◆ **Texto para leer**:

▶

Este tipo de ilícitos que terminan siempre en el reducidor que compra lo robado son cometidos en general por personas que no tienen donde caerse muertas. Y lo mismo pasa no con el traficante que escaló socialmente sino con los que en los escalones más bajos venden para él o defienden su liderazgo en una cuadra. Este tipo de violencia que viene del comercio de drogas hoy explica más del 50 por ciento de los 155 homicidios de Rosario y la mayoría de balaceras. Es una violencia muy concentrada geográficamente. Según el Observatorio del Ministerio de Seguridad el 80 por ciento de los hechos se da en el 13 por ciento del territorio de la ciudad. Que coincide con zonas más desaventajadas.

◀

◆ **La tarea**:
Transcribe del texto sobre la violencia en Rosario el fragmento que empieza en "Este tipo de ilícitos" y termina en "zonas más desaventajadas.". Estos datos vienen de otra fuente.

◆ **Datos proporcionados**:
▶

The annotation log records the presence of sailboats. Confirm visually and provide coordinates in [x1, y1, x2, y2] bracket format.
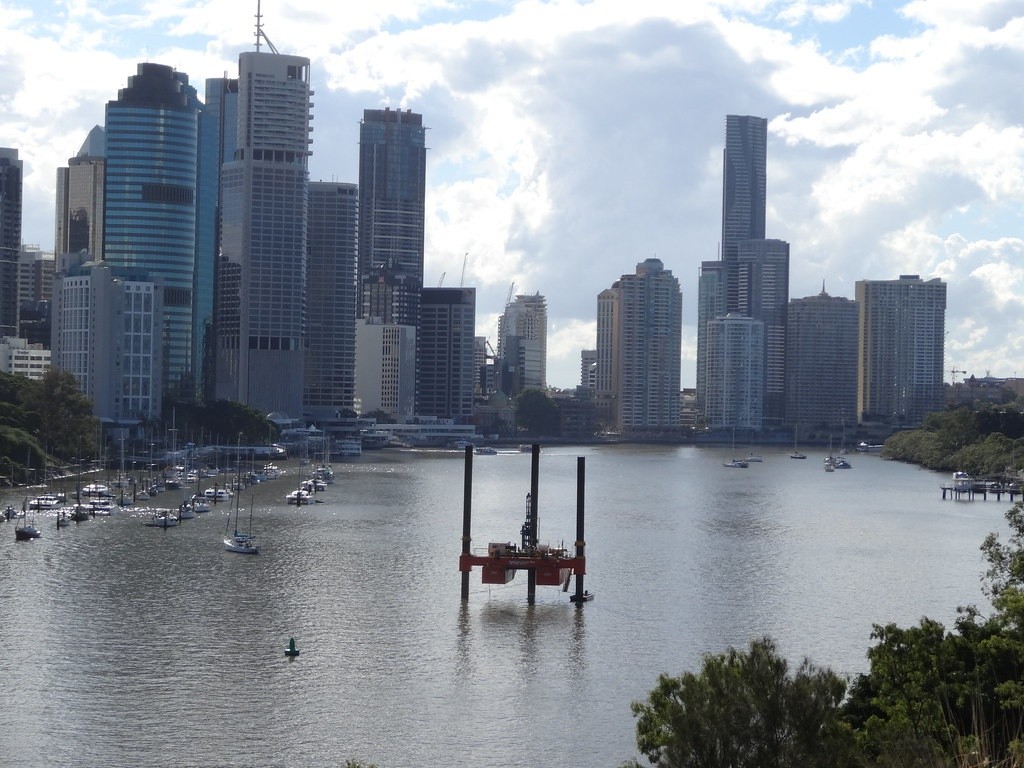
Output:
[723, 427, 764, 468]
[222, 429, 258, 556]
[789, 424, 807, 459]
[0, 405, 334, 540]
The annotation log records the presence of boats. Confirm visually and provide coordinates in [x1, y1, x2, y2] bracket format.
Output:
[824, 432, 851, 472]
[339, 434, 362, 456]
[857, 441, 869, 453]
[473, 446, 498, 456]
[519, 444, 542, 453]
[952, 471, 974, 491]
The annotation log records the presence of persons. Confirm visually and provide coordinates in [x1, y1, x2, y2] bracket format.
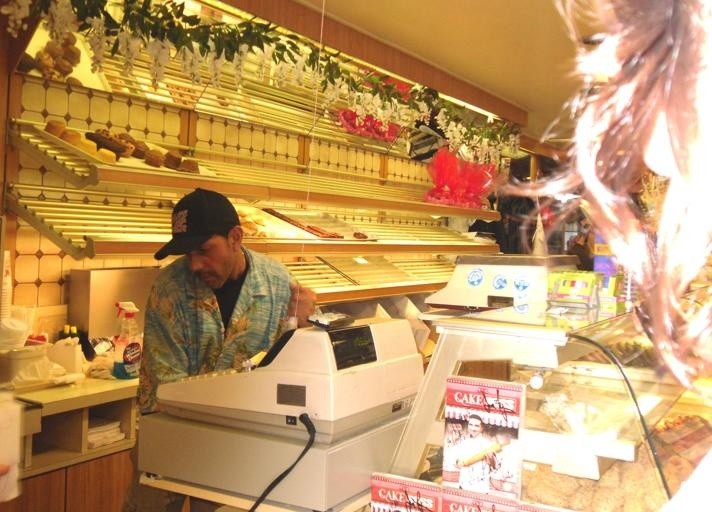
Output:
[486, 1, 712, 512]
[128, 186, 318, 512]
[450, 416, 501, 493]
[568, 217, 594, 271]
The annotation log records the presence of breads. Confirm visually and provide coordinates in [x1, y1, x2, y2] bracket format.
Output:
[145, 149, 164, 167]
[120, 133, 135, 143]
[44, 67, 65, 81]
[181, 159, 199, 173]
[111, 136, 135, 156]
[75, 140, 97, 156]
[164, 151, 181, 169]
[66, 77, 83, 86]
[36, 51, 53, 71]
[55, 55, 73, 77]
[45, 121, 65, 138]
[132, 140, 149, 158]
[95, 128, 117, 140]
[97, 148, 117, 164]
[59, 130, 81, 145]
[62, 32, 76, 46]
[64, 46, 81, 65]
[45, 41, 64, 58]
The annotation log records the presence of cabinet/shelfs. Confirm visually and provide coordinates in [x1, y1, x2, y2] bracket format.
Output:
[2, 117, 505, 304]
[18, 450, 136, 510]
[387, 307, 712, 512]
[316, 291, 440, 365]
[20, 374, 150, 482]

◀

◆ **Respuesta del ejercicio**:
Este tipo de ilícitos que terminan siempre en el reducidor que compra lo robado son cometidos en general por personas que no tienen donde caerse muertas. Y lo mismo pasa no con el traficante que escaló socialmente sino con los que en los escalones más bajos venden para él o defienden su liderazgo en una cuadra. Este tipo de violencia que viene del comercio de drogas hoy explica más del 50 por ciento de los 155 homicidios de Rosario y la mayoría de balaceras. Es una violencia muy concentrada geográficamente. Según el Observatorio del Ministerio de Seguridad el 80 por ciento de los hechos se da en el 13 por ciento del territorio de la ciudad. Que coincide con zonas más desaventajadas.